→ WHAT YOU HAVE TO DO
Copy out every record below, word for word.

→ Extracted records
★ ★ ★
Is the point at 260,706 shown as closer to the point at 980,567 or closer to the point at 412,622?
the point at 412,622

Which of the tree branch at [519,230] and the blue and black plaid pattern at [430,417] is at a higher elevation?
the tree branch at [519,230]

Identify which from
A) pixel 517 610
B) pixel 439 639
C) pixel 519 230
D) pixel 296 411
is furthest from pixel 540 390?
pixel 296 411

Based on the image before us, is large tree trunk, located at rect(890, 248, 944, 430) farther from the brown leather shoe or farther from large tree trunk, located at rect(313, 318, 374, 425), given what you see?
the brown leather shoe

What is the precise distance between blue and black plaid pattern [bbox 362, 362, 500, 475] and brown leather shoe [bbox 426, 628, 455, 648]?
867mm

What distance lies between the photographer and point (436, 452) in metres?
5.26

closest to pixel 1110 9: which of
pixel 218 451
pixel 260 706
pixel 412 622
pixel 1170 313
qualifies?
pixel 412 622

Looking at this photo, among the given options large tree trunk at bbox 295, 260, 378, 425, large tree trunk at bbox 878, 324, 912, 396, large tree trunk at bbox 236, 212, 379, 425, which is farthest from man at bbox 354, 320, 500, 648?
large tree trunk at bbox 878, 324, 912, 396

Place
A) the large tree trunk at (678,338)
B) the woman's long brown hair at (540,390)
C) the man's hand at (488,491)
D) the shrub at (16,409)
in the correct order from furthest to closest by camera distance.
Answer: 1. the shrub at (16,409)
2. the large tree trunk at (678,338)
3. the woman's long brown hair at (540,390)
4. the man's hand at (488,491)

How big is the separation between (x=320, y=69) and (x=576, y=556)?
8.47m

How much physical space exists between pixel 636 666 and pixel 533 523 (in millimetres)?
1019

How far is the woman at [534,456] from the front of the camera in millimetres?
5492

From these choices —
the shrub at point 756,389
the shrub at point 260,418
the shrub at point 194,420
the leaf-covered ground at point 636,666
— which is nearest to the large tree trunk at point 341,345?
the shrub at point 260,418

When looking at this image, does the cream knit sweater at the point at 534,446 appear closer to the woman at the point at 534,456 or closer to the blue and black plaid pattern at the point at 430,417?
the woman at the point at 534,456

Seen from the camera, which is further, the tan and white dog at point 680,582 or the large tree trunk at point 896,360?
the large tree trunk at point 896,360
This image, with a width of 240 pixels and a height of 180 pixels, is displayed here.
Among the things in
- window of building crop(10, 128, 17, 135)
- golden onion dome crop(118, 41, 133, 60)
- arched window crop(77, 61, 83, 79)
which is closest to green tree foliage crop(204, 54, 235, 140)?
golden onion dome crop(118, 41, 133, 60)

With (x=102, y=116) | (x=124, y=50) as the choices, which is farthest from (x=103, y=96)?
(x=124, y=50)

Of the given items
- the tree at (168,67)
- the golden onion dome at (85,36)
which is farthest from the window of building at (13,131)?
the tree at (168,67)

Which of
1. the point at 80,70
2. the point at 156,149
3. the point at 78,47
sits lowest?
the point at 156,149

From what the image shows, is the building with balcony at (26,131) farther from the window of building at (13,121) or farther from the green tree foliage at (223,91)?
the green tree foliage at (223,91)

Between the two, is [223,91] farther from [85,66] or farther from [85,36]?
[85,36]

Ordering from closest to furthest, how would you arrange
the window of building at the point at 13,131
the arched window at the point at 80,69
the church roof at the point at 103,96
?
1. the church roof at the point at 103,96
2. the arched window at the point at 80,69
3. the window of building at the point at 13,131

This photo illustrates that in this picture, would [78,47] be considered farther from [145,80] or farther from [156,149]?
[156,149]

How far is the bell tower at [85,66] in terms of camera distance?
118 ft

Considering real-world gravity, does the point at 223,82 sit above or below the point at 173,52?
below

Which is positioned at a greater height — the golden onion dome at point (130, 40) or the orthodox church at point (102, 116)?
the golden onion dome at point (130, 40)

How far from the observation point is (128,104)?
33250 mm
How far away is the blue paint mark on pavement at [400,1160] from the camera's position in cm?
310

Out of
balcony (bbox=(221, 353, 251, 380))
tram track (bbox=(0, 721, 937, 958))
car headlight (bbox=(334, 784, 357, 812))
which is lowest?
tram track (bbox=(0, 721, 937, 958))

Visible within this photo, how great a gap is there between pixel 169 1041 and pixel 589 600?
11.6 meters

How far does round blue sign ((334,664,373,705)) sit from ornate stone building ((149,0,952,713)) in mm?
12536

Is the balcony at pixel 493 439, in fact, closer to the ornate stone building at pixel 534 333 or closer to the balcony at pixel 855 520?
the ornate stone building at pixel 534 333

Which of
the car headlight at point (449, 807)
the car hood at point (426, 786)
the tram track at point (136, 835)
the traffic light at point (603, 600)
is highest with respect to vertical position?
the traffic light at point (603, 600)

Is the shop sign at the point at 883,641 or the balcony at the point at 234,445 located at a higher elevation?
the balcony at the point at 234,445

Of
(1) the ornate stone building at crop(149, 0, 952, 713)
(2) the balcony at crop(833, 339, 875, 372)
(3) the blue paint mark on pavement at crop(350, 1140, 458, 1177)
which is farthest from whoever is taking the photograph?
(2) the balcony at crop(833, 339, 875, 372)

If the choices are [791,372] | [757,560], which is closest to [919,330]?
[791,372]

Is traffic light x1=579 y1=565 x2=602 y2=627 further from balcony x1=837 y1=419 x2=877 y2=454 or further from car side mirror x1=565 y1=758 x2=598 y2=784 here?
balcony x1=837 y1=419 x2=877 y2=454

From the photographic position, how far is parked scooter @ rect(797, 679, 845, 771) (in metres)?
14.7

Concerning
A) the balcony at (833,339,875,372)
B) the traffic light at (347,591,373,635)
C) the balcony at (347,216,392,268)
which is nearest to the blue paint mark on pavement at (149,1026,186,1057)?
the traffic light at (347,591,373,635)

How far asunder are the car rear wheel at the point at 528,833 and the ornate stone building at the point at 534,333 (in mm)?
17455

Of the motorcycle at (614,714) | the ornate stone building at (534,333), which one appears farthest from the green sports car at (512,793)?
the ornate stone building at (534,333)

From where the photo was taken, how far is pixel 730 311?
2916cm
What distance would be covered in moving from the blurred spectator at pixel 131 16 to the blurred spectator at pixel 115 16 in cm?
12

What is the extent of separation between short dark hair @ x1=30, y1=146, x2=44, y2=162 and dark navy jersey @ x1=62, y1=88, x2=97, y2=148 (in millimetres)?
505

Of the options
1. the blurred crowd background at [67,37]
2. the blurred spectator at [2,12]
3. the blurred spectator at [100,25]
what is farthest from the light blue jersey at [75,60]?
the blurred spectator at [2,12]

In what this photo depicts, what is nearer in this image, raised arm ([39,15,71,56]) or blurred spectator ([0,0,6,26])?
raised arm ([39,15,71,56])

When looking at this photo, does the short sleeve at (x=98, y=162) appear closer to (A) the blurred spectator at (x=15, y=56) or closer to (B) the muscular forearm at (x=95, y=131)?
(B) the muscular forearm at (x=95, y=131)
★ ★ ★
→ RESULT FOR THIS EXERCISE
Is the point at 260,706 shown as closer to the point at 980,567 or closer to the point at 412,622?
the point at 412,622

Which of the tree branch at [519,230] and the blue and black plaid pattern at [430,417] is at a higher elevation?
the tree branch at [519,230]

Identify which from
A) pixel 517 610
B) pixel 439 639
C) pixel 519 230
D) pixel 296 411
is furthest from pixel 540 390?
pixel 296 411

Based on the image before us, is large tree trunk, located at rect(890, 248, 944, 430) farther from the brown leather shoe or farther from large tree trunk, located at rect(313, 318, 374, 425), given what you see?
the brown leather shoe

What is the precise distance between blue and black plaid pattern [bbox 362, 362, 500, 475] and brown leather shoe [bbox 426, 628, 455, 648]?
867mm

What distance lies between the photographer and point (436, 452) in metres?
5.26

closest to pixel 1110 9: which of
pixel 218 451
pixel 260 706
pixel 412 622
pixel 1170 313
qualifies?
pixel 412 622

Looking at this photo, among the given options large tree trunk at bbox 295, 260, 378, 425, large tree trunk at bbox 878, 324, 912, 396, large tree trunk at bbox 236, 212, 379, 425, which is farthest from man at bbox 354, 320, 500, 648?
large tree trunk at bbox 878, 324, 912, 396

Place
A) the large tree trunk at (678,338)
B) the woman's long brown hair at (540,390)
C) the man's hand at (488,491)
D) the shrub at (16,409)
in the correct order from furthest to closest by camera distance.
Answer: 1. the shrub at (16,409)
2. the large tree trunk at (678,338)
3. the woman's long brown hair at (540,390)
4. the man's hand at (488,491)

How big is the separation between (x=320, y=69) and (x=576, y=556)?
8.47m

How much physical space exists between pixel 636 666 and pixel 533 523 (in millimetres)?
1019

How far is the woman at [534,456] from the front of the camera in millimetres?
5492

From these choices —
the shrub at point 756,389
the shrub at point 260,418
the shrub at point 194,420
the leaf-covered ground at point 636,666
— which is nearest to the large tree trunk at point 341,345?
the shrub at point 260,418

When looking at this image, does the cream knit sweater at the point at 534,446 appear closer to the woman at the point at 534,456 or closer to the blue and black plaid pattern at the point at 430,417?
the woman at the point at 534,456

Seen from the camera, which is further, the tan and white dog at point 680,582 or the large tree trunk at point 896,360?
the large tree trunk at point 896,360
This image, with a width of 240 pixels and a height of 180 pixels, is displayed here.
Among the things in
- window of building crop(10, 128, 17, 135)
- golden onion dome crop(118, 41, 133, 60)
- arched window crop(77, 61, 83, 79)
which is closest to green tree foliage crop(204, 54, 235, 140)?
golden onion dome crop(118, 41, 133, 60)

With (x=102, y=116) | (x=124, y=50) as the choices, which is farthest from (x=103, y=96)?
(x=124, y=50)

Of the given items
- the tree at (168,67)
- the golden onion dome at (85,36)
which is farthest from the window of building at (13,131)?
the tree at (168,67)

Which of
1. the point at 80,70
2. the point at 156,149
3. the point at 78,47
sits lowest?
the point at 156,149

From what the image shows, is the building with balcony at (26,131) farther from the window of building at (13,121) or farther from the green tree foliage at (223,91)?
the green tree foliage at (223,91)

Between the two, is [223,91] farther from [85,66] or farther from [85,36]?
[85,36]

Ordering from closest to furthest, how would you arrange
the window of building at the point at 13,131
the arched window at the point at 80,69
the church roof at the point at 103,96
?
1. the church roof at the point at 103,96
2. the arched window at the point at 80,69
3. the window of building at the point at 13,131

This photo illustrates that in this picture, would [78,47] be considered farther from [145,80] or farther from [156,149]?
[156,149]

How far is the bell tower at [85,66] in terms of camera distance?
118 ft

Considering real-world gravity, does the point at 223,82 sit above or below the point at 173,52?
below

Which is positioned at a greater height — the golden onion dome at point (130, 40) or the orthodox church at point (102, 116)?
the golden onion dome at point (130, 40)

How far from the observation point is (128,104)?
33250 mm
How far away is the blue paint mark on pavement at [400,1160] from the camera's position in cm?
310

Out of
balcony (bbox=(221, 353, 251, 380))
tram track (bbox=(0, 721, 937, 958))
car headlight (bbox=(334, 784, 357, 812))
which is lowest?
tram track (bbox=(0, 721, 937, 958))

Visible within this photo, how great a gap is there between pixel 169 1041 and pixel 589 600?
11.6 meters

How far does round blue sign ((334,664,373,705)) sit from ornate stone building ((149,0,952,713)) in mm?
12536

Is the balcony at pixel 493 439, in fact, closer to the ornate stone building at pixel 534 333 or closer to the balcony at pixel 855 520?
the ornate stone building at pixel 534 333

Which of
the car headlight at point (449, 807)
the car hood at point (426, 786)
the tram track at point (136, 835)
the traffic light at point (603, 600)
is highest with respect to vertical position?
the traffic light at point (603, 600)

Is the shop sign at the point at 883,641 or the balcony at the point at 234,445 located at a higher elevation?
the balcony at the point at 234,445

Of
(1) the ornate stone building at crop(149, 0, 952, 713)
(2) the balcony at crop(833, 339, 875, 372)
(3) the blue paint mark on pavement at crop(350, 1140, 458, 1177)
which is farthest from whoever is taking the photograph?
(2) the balcony at crop(833, 339, 875, 372)

If the choices are [791,372] | [757,560], which is closest to [919,330]?
[791,372]

Is traffic light x1=579 y1=565 x2=602 y2=627 further from balcony x1=837 y1=419 x2=877 y2=454 or further from car side mirror x1=565 y1=758 x2=598 y2=784 here?
balcony x1=837 y1=419 x2=877 y2=454

From the photographic position, how far is parked scooter @ rect(797, 679, 845, 771) (in metres)?
14.7

Concerning
A) the balcony at (833,339,875,372)
B) the traffic light at (347,591,373,635)
C) the balcony at (347,216,392,268)
which is nearest to the blue paint mark on pavement at (149,1026,186,1057)?
the traffic light at (347,591,373,635)

How far asunder are the car rear wheel at the point at 528,833 and the ornate stone building at the point at 534,333 (in mm)?
17455

Of the motorcycle at (614,714) | the ornate stone building at (534,333), which one appears farthest from the green sports car at (512,793)?
the ornate stone building at (534,333)

From where the photo was taken, how far is pixel 730 311?
2916cm
What distance would be covered in moving from the blurred spectator at pixel 131 16 to the blurred spectator at pixel 115 16 in cm?
12

What is the extent of separation between short dark hair @ x1=30, y1=146, x2=44, y2=162 and dark navy jersey @ x1=62, y1=88, x2=97, y2=148 (in millimetres)?
505

Of the options
1. the blurred crowd background at [67,37]
2. the blurred spectator at [2,12]
3. the blurred spectator at [100,25]
what is farthest from the light blue jersey at [75,60]?
the blurred spectator at [2,12]

In what this photo depicts, what is nearer in this image, raised arm ([39,15,71,56]) or blurred spectator ([0,0,6,26])?
raised arm ([39,15,71,56])

When looking at this photo, does the short sleeve at (x=98, y=162) appear closer to (A) the blurred spectator at (x=15, y=56) or closer to (B) the muscular forearm at (x=95, y=131)?
(B) the muscular forearm at (x=95, y=131)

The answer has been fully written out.